L’innovation publique dont je rêve est celle qu’on est en train de faire au sein du réseau beta gouv, … mais en plus grand ! Et c’est un rêve atteignable, parce que beta gouv, et plus largement la communauté des innovateurs public aujourd’hui, est mature et de taille critique. J’ai une chance incroyable de voir au quotidien des agents du ministère et leurs équipes (développeurs, chargés de déploiements, UX designer…), avec beaucoup d’engagement et de conscience professionnelle, porter des services publics à l’ère numérique.
L’innovation dont je rêve facilite la vie des usagers et des entreprises et porte une conception des politiques publiques qui répond aux enjeux d’aujourd’hui au profit de l’intérêt général – elle libère.

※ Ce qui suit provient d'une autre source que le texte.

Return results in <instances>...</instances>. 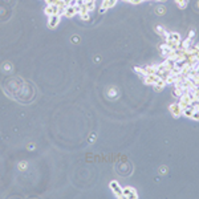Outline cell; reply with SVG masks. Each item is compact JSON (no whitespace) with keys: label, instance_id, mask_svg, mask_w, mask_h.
<instances>
[{"label":"cell","instance_id":"7a4b0ae2","mask_svg":"<svg viewBox=\"0 0 199 199\" xmlns=\"http://www.w3.org/2000/svg\"><path fill=\"white\" fill-rule=\"evenodd\" d=\"M124 198H138L136 190L131 187H125L124 188Z\"/></svg>","mask_w":199,"mask_h":199},{"label":"cell","instance_id":"3957f363","mask_svg":"<svg viewBox=\"0 0 199 199\" xmlns=\"http://www.w3.org/2000/svg\"><path fill=\"white\" fill-rule=\"evenodd\" d=\"M170 112L174 117H179L182 114V108L179 106V104H173L170 105Z\"/></svg>","mask_w":199,"mask_h":199},{"label":"cell","instance_id":"277c9868","mask_svg":"<svg viewBox=\"0 0 199 199\" xmlns=\"http://www.w3.org/2000/svg\"><path fill=\"white\" fill-rule=\"evenodd\" d=\"M48 18H49V27H52V28H53V27H56L58 24L61 16L56 13V15H52V16H48Z\"/></svg>","mask_w":199,"mask_h":199},{"label":"cell","instance_id":"5b68a950","mask_svg":"<svg viewBox=\"0 0 199 199\" xmlns=\"http://www.w3.org/2000/svg\"><path fill=\"white\" fill-rule=\"evenodd\" d=\"M175 3L178 4L179 8H185L187 6V0H175Z\"/></svg>","mask_w":199,"mask_h":199},{"label":"cell","instance_id":"6da1fadb","mask_svg":"<svg viewBox=\"0 0 199 199\" xmlns=\"http://www.w3.org/2000/svg\"><path fill=\"white\" fill-rule=\"evenodd\" d=\"M110 188H113L117 196H124V188L118 185V182H110Z\"/></svg>","mask_w":199,"mask_h":199},{"label":"cell","instance_id":"8992f818","mask_svg":"<svg viewBox=\"0 0 199 199\" xmlns=\"http://www.w3.org/2000/svg\"><path fill=\"white\" fill-rule=\"evenodd\" d=\"M157 12H158L159 15H161V13H165V8H162V7H159V8H157Z\"/></svg>","mask_w":199,"mask_h":199}]
</instances>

Il y a de la place au sein de l’État pour porter une action publique qui réponde aux enjeux d’aujourd’hui dans un contexte professionnel exigeant, dynamique et ouvert. S’investir pour l’intérêt général, c’est construire le monde qui vient. On dit souvent que les projets numériques, qu’ils soient publics ou privés, doivent être utilisables, utilisés, et utiles. Pour l’action publique, on doit être utile à toutes et tous, c’est un peu plus ambitieux.